I sat in my chair opposite him. “What sort of business are you in?”
“That’s one of the things I wanted to talk to you about.’’ He crossed his legs and tried rocking a few times as if he’d never sat in a rocker before. He said, “My grandmother had one of these. Used to rock, rock, rock, all day. She walked with two canes, you know, before they had those walker things, and sometimes if you were trying to get past her to get into the kitchen, she’d swat you with one of the canes.”
“Why?”
“I don’t know. I never asked her.”
“I see.’’ I regarded Mr. Bellarosa a moment. He was wearing basically the same outfit as on Saturday, but the colors were sort of reversed; the blazer was gray and the slacks were navy blue, the shoes were now black, and the turtleneck was white. More interestingly, I could see his shoulder holster.
He looked at me and asked, “You ever have trouble with trespassers?”
I cleared my throat. “Once in a while. Nothing serious. Why?”
“Well, there was a guy on my property yesterday morning. Scared the hell out of my wife. My . . . gardeners ran him off.”
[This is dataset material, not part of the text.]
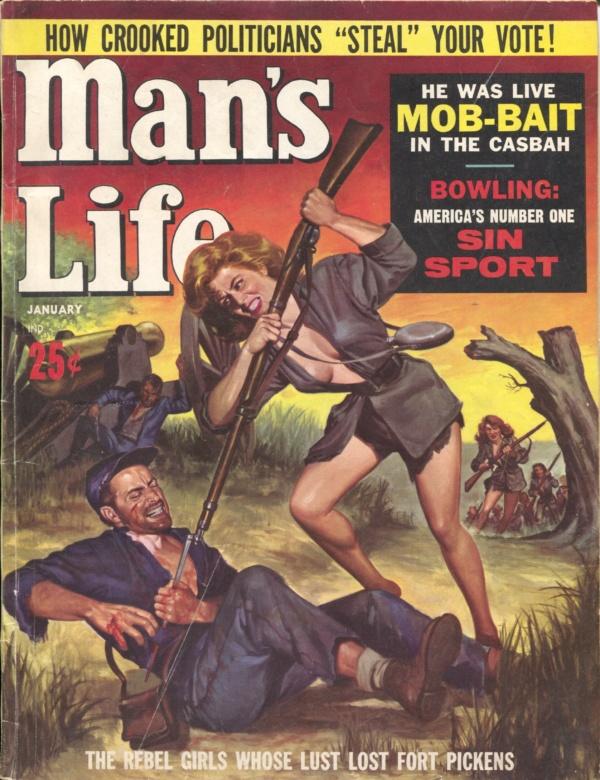 Man's Life January 1962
“People sometimes like to walk on the estates. You get the vandalism at night with the kids.”
“This was no kid. White guy, about fifty. Looked like a derelict.”
“Really? Did he actually do anything to frighten your wife?”
“Yeah. He growled at her.”
“My goodness. Did you call the police?”
“Nah. My gardeners chased him with the dogs. But he went onto your place. I woulda called you, but you’re unlisted.”
“Thank you. I’ll keep an eye out.”
“Good. Now my wife wants to move back to Brooklyn. Maybe you can tell her this is a safe place.”
“I’ll call her.”
“Or stop by.”
“Perhaps.’’ I sat in the wing chair and stared at the crackling fire.
Fifty
? She must be half blind. I hope so.
The wind had picked up, and the rain was splashing against the windowpanes. We sat in silence awhile, while one of us contemplated the purpose of this visit. Finally, Mr. Bellarosa asked, “Hey, you ever get those vegetables in the ground?”
“Not yet. But I did eat the radicchio.”
“Yeah? You like it?”
“Very much. I hope you gave me some to plant.”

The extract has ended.